Advanced Transaction Patterns

Cross-Database Transactions

# Handling multiple databases in migrations
class MultiDatabaseMigration(migrations.Migration):
    """Migration that works with multiple databases"""
    
    dependencies = [
        ('blog', '0006_conditional_transaction'),
    ]
    
    operations = [
        migrations.RunPython(
            code=migrate_across_databases,
            reverse_code=migrations.RunPython.noop,
        ),
    ]

def migrate_across_databases(apps, schema_editor):
    """Migrate data across multiple databases"""
    
    from django.db import connections, transaction
    
    # Get database connections
    default_db = connections['default']
    analytics_db = connections['analytics']
    
    Post = apps.get_model('blog', 'Post')
    
    # Note: Cross-database transactions are not supported
    # Each database operation must be in its own transaction
    
    try:
        # Migrate data from default to analytics database
        with transaction.atomic(using='default'):
            posts_data = list(Post.objects.using('default').values(
                'id', 'title', 'view_count', 'created_at'
            ))
        
        # Insert into analytics database
        with transaction.atomic(using='analytics'):
            # Assuming we have an AnalyticsPost model in analytics DB
            for post_data in posts_data:
                # Insert logic here
                pass
    
    except Exception as e:
        print(f"Cross-database migration failed: {e}")

**Material supplied:**
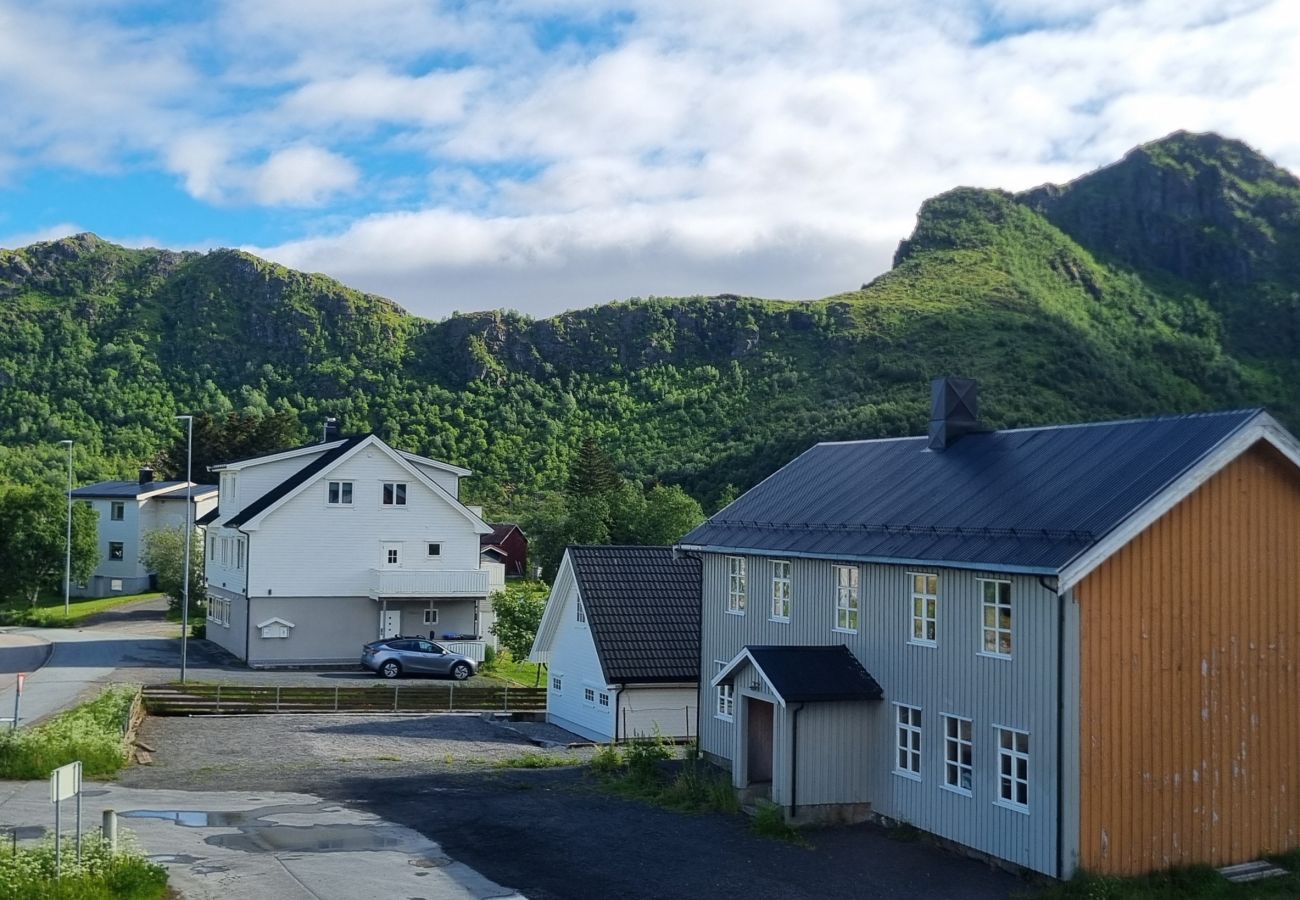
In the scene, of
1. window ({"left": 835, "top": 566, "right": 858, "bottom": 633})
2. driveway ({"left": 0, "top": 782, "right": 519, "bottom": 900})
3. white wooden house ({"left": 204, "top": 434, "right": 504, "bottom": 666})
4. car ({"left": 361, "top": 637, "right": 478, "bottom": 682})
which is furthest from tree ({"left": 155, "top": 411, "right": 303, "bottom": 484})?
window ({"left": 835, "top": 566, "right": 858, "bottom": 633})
* * *
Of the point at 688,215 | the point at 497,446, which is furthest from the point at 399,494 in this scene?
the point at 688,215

**Directions for this task:**
Answer these questions about the cross-database migration code:
(a) Which app and migration appear in the dependencies of MultiDatabaseMigration?
(b) What is given as the reverse_code in the RunPython operation?
(c) Which four fields are read from Post in the default database?
The material has no role in this work.

**Response for this exercise:**
(a) The app 'blog' and the migration '0006_conditional_transaction'.
(b) migrations.RunPython.noop
(c) 'id', 'title', 'view_count' and 'created_at'.